Excellent! Thank you so much! This was great! Thanks for the insights on the tools. As I did the job, I had to wait through A couple Amazon delivery cycles to finsh. On my ML350 six-cylinder, the driver's side top front/left T12 did require me to move the AC compressor out of the way. I think on the eight-cylinder versions the engine mount bracket is longer and there is more room to do the job without moving the compressor. Next time here is how I would go, passenger no brainer, drivers side problematic. 1) On jackstands, both wheels off, both wheel well shields off. Keep the airbox in. Don't move the coolant tank. 2) With the engine still down, remove the little 10mm engine fan shield bolts, lift the serpentine belt off the top idler pully. 3) With the engine still down, remove all three AC compressor t12s - one of these is the lower left engine bracket. 4) With the engine still down, remove the three 10mm on the heat shield. 4) With the engine still down, remove the four bottom 16mm engine mount bolts. The rear driver's side nut is a bitch, I had to chain three universals to short 16. 5) Lift the engine with the floor jack. A 2*6 or 2*8 cut lumber at about a foot long. 2*4 is not tall enough 6) Use the 18mm offset spanner to remove the top engine mount bolt. 7) Ok here is important: get yourself a real 1/4 by 12Torx. It will be hard to find. (3/8 by 12Torx will not do.) Add 1/4 universal and get the top front engine bracket bolt 8) The other three 12T engine brackets are no prob. 9) Swap out the mount, and reverse the steps above. 10) But here is the frustration. The rear bottom 16mm, is almost impossible to get back on and tight because it is blocked by the top of the CV axle. I have a ratcheting 16mm crowfoot on order, it's the only sane way I can see to tighten that nut. Or the ML can live without it by maybe double-nutting the front stud? Cheers.

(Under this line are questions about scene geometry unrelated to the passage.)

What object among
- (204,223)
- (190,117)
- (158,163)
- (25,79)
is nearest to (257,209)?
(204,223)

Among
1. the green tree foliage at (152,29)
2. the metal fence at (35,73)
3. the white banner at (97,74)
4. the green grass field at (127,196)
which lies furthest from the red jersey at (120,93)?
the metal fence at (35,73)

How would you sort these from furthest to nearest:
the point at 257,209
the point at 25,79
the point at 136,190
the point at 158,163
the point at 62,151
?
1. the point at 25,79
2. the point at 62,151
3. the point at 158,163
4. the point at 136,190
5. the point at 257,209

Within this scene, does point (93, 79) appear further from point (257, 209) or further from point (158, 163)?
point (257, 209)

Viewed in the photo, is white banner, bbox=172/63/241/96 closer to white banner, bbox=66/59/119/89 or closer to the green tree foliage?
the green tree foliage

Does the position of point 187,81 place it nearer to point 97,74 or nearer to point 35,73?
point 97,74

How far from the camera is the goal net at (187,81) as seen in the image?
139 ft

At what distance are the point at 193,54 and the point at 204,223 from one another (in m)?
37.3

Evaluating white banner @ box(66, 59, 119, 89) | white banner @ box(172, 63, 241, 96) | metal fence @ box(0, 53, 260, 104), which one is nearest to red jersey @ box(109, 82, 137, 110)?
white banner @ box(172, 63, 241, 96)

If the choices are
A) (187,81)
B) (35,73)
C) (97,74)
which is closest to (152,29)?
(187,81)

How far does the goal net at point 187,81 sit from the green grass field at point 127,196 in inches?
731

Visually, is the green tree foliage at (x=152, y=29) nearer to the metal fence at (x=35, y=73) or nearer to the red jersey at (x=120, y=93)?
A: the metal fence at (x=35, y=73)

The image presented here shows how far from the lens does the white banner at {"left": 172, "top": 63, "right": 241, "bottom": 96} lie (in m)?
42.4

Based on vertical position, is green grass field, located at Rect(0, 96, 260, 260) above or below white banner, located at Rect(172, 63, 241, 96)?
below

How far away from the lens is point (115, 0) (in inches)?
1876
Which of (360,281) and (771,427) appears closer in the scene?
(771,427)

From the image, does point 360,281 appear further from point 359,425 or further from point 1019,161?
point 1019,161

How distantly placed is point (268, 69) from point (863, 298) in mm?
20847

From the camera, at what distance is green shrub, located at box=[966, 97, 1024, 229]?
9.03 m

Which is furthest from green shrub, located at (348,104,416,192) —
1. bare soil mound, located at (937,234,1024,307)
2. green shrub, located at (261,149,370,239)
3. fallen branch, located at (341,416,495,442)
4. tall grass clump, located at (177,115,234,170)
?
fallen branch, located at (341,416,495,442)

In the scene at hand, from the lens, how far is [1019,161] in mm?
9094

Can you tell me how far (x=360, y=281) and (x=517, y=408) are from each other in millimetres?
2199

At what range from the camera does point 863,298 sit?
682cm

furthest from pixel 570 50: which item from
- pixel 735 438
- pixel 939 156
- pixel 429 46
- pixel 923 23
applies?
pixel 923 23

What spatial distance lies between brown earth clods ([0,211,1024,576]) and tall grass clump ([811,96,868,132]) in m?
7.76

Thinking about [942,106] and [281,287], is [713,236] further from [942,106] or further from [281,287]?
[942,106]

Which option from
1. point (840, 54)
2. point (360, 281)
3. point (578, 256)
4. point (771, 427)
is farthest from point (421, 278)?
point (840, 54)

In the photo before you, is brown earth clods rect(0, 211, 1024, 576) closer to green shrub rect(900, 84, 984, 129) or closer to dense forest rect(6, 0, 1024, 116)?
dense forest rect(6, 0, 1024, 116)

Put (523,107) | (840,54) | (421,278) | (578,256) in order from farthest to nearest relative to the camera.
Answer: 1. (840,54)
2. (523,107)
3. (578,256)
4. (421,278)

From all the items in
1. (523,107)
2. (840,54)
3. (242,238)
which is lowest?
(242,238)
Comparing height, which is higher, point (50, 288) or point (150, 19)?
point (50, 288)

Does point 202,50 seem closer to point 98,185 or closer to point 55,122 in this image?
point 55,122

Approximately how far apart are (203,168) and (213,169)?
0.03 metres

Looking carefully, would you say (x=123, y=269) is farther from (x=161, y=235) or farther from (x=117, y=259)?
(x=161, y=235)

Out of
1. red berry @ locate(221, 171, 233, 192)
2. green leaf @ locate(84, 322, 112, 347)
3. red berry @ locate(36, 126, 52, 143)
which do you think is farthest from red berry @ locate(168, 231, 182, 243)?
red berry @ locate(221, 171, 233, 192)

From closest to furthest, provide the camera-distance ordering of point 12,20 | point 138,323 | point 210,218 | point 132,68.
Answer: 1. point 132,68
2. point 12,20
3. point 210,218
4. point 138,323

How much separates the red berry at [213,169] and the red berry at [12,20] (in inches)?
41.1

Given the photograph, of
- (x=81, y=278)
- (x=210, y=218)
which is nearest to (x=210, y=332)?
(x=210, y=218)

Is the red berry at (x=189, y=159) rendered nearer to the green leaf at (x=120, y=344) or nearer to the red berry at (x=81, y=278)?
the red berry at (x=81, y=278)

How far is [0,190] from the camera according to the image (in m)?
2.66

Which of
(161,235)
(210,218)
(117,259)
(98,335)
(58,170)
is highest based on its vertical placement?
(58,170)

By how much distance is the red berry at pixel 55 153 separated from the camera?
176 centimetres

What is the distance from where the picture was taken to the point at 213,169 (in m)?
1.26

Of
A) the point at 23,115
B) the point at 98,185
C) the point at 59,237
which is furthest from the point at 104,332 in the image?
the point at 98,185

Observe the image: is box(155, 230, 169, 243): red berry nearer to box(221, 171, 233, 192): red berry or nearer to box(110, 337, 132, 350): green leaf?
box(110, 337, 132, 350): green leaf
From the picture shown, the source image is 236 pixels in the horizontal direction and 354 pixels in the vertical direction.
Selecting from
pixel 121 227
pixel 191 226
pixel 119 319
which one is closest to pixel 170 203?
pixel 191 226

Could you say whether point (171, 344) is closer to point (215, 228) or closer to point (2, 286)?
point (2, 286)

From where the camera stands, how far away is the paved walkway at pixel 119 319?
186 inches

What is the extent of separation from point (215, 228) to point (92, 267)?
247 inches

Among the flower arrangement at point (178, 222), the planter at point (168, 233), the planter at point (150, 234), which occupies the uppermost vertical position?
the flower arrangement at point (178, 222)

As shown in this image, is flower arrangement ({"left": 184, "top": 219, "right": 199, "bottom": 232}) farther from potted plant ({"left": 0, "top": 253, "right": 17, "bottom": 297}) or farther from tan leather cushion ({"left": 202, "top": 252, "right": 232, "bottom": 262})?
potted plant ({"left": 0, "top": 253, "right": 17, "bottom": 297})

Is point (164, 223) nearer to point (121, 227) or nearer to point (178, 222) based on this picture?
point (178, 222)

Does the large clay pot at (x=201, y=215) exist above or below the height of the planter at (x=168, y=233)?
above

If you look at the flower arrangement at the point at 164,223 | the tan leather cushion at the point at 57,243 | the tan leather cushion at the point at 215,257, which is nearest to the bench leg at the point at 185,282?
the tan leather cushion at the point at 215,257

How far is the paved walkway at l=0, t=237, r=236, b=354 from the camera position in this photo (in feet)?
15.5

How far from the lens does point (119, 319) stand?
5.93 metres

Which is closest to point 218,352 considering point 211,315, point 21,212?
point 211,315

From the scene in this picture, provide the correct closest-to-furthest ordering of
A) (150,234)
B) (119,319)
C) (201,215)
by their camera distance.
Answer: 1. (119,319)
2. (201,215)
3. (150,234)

I had the same type of ML the w163 for 10 years and still own one today. I would say 90% of these vehicles' mechanical parts are easy to fix and reachable to fix them. But only a handful of parts may need a mechanics shop, like the engine mounts, the rear coil struts, EGR valve. These vehicles are easy to work with and maintained.
Great video, I like all your detailed engine bays, very professional. Speaking of, I recommend some cheap steel cap sneakers for home jobs. Even that engine mount will break toes if it falls. They aren’t as bulky as boots so good for crawling underneath cars. Keep the videos coming please 👍
Glad to hear you like the clean engine bays - not many people appreciate that in general, although I've found that many here on RU-vid comment on and love it. I'll have to look into steel toe sneakers...although I'm not sure how breathable they will be for our weather in Arizona, they would probably be great during the winter here when I typically do all of my heavy work on vehicles. Thanks for watching!